Will computers of the future be submerged in liquid?
The need to cool down computers eats into the world’s energy consumption. By using liquid instead of air, we can save large amounts of energy and at the same time produce heat.
Computer cooling has become a major environmental culprits, not least due to developments in digitalization and artificial intelligence.
Computers produce heat and need to be cooled down in order to perform calculations accurately and avoid damage. Data centres spend 30-50 percent of their overall energy use on cooling their computers.
Liquid cooling offers an alternative solution.
“The main reason to consider a liquid solution is that liquids conduct heat 10 to 20 times better than air. It is also easier to retain the heat energy that is collected. The energy can be stored or used in district heating systems, for example,” says Paul Roger Leinan, a SINTEF research scientist.
Facts about the future of computing power:
- Artificial intelligence will drive a 165 percent increase in data centre power demand by 2030.3
- Data centre power consumption is expected to more than double by 2030.1
- In 2024, data centres used about 1.5 percent of the world’s total electricity.1
- By 2030, data centre power usage in the United States might account for as much as 9 percent of all electricity produced in the United States.5
- Today, 30 to 50 percent of the energy used by data centres goes to cooling.2, 3
Sources:
1) Data centres will use twice as much energy by 2030 — driven by AI, Nature, 2025, https://doi.org/10.1038/d41586-025-01113-z
5) https://www.epri.com/about/media-resources/press-release/q5vu86fr8tkxatfx8ihf1u48vw4r1dzf
Two liquid cooling options
Liquid cooling of computers is carried out in two main ways: either by directly cooling individual computer parts with water, or by immersing the entire computer using oil.
Direct cooling concentrates the cooling effect is where it is needed most. It usually takes place in a closed circuit with water, which is both cheap and best in terms of heat transfer. Its disadvantage is the complexity of the system, the risk of leaks and that the remaining computer components must be cooled off using other methods, like air cooling.
Immersion cooling offers other possibilities. This method immerses the entire computer or electrical components in a bath that then flows over and through the electrical components.
“We used calculations to show how to achieve a uniform flow of coolant throughout the entire tank, so that all parts of the computer receive sufficient cooling.”
“With this method, we use a dielectric coolant that does not conduct electricity. The advantage is that all the components in the computer are cooled with the same system,” says Leinan.

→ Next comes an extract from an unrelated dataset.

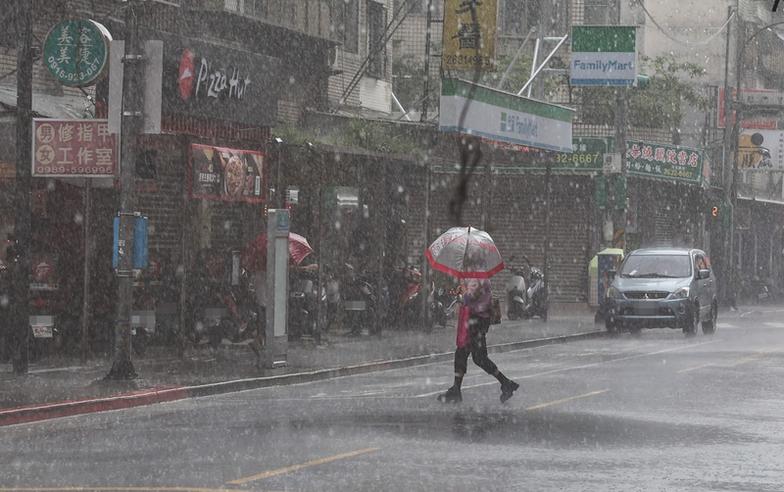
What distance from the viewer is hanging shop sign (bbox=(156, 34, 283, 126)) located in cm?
2223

Immersion cooling submerges the entire computer or electrical parts in a bath of oil-based fluid. Photo: Coolblock by Synapsecom (www.coolblock.com)
Most efficient cooling possible
Liquid cooling is not a new technology, but because today’s computers and server farms are so powerful, the technology is experiencing a new upswing.
SINTEF is now working on immersion cooling as part of the EU MODERATOR project. The scientists calculate and measure the technology using mathematical simulation tools, laboratory experiments and advanced techniques.
“We used calculations to show how to achieve a uniform flow of coolant throughout the entire tank, so that all parts of the computer receive sufficient cooling,” Leinan says.
“We’ve tested systems that can measure both low speeds of the liquid flow and small temperature changes. This allows us to test cooling solutions very accurately.”
The heat can be used for other purposes
With liquid cooling, the heat from the computer is transferred to the liquid and is then transported with it out of the cooling tank, where it can then be released, stored or sent on.
“The temperature from such centres, at 50-70 degrees, is very useful for heating buildings and some types of industry and facilities. The relatively low temperature means that the heat can be transported long distances or stored for a long time, with little heat loss or the need for insulation.
Currently, immersion cooling is most relevant for small and medium-sized data centres. The reason for this is that the technology can be used by these centres with only minor adaptations, and the heat released from the cooling can be more easily used by others.
Combine both technologies?
The researchers found that the most promising cooling solutions will likely combine principles from both direct cooling of individual parts and from immersion cooling.
“A lot of components in computers need cooling, but some of the parts need significantly more cooling power than others, like the processors that perform calculations in a computer,” says Leinan.
It is also important to choose the right materials for the inside of the servers. The cooling oil can dissolve some plastic materials, which can reduce the lifespan of server components, according to f the scientists behind the study.